For all the uncertainty and concerns the US-Iran-Israel war is causing for oil prices, interest rates, inflation, the global economy and equity prices, it seems US analysts are not concerned. In fact, the earnings picture for corporate America remains, perhaps surprisingly, intact — even improving.
Over the past three months, analysts have raised their projected earnings for the S&P 500 companies by 8%. Factset’s data as of March 26 shows the S&P 500 bottom-up analyst price target implies 28.9% upside with 8 of 11 sectors showing analysts raising price targets.

The damage to sentiment, however, is real and visible. As of yesterday’s close the tech-heavy Nasdaq has slipped firmly into correction territory, down more than 10% from its October peak. The Dow Jones and the S&P 500 are both flirting with the same threshold, teetering on the edge of a correction of their own. For investors who had grown accustomed to a relentless grind higher through much of 2024 and into early 2025, the pullback has been jarring.
But it is worth being precise about what is actually falling here. This is, at its core, a decline in investor sentiment — a compression of the premium that markets were willing to pay for future earnings — rather than a deterioration in the earnings estimates themselves. The S&P 500’s forward price-to-earnings multiple has retreated from its peak of over 23 times to just around 20 times. That is a meaningful re-rating, and it explains much of the index-level pain. Investors are paying less for each dollar of future profit, not because those profits are disappearing, but because uncertainty has a price.

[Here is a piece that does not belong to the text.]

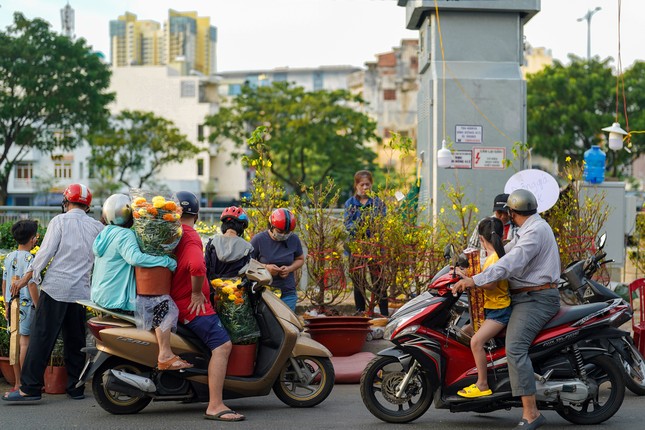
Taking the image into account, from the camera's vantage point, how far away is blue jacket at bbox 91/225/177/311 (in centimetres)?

And the profits, for now, are holding up remarkably well. The twelve-month forward EPS level sits at $330.49 — a figure that has risen steadily and with remarkable consistency since 2022, barely flinching in the face of the current turbulence. Full-year estimates for 2026 sit near $311, with 2027 already pencilled in above $365 and 2028 approaching $415.

The trajectory is not just high — it is accelerating. Twelve-month forward EPS growth is now running at over 17%, its strongest pace since 2020.

The sector-level picture is where things get genuinely interesting. Energy has seen the most dramatic upward revision this month, with its 12-month forward EPS growth estimate surging from around 2% at the start of March to above 7% by month’s end. That is the kind of move that reflects a rapid repricing of the commodity and geopolitical environment — energy, unsurprisingly, benefits from the sky high price of crude oil.
What is more striking, though, is the breadth of the revision cycle. All eleven S&P 500 sectors have registered positive earnings revisions over the course of this month. Every single one. Even Industrials — a sector burdened by capital intensity and interest rates — has come in flat to modestly higher.

The tension, then, is clear — and it cannot hold indefinitely. Markets are pricing in more fear. Earnings estimates are pricing in more growth. These two realities are pulling in opposite directions, and the rope between them is fraying. Something will have to give.